Written task
Write out the listing below again, substituting "store sign" for "shop sign" and keeping everything else the same.

======== Provided entries ========

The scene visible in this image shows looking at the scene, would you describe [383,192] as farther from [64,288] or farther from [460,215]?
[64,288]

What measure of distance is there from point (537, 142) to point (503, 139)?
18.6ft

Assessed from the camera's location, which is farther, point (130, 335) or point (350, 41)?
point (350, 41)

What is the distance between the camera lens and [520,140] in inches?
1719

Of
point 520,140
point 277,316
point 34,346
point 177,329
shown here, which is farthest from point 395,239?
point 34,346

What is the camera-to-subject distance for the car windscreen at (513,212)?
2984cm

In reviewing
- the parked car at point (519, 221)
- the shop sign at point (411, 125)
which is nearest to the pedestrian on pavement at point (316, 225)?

========

Exercise answer
The scene visible in this image shows looking at the scene, would you describe [383,192] as farther from [64,288] or farther from [460,215]?
[64,288]

What measure of distance is there from point (537, 142) to point (503, 139)?
18.6ft

Assessed from the camera's location, which is farther, point (130, 335) or point (350, 41)?
point (350, 41)

What is the distance between the camera lens and [520,140] in inches?
1719

Of
point 520,140
point 277,316
point 34,346
point 177,329
shown here, which is farthest from point 395,239?
point 34,346

What is the camera-to-subject distance for the car windscreen at (513,212)?
2984cm

In reviewing
- the parked car at point (519, 221)
- the store sign at point (411, 125)
which is nearest to the pedestrian on pavement at point (316, 225)?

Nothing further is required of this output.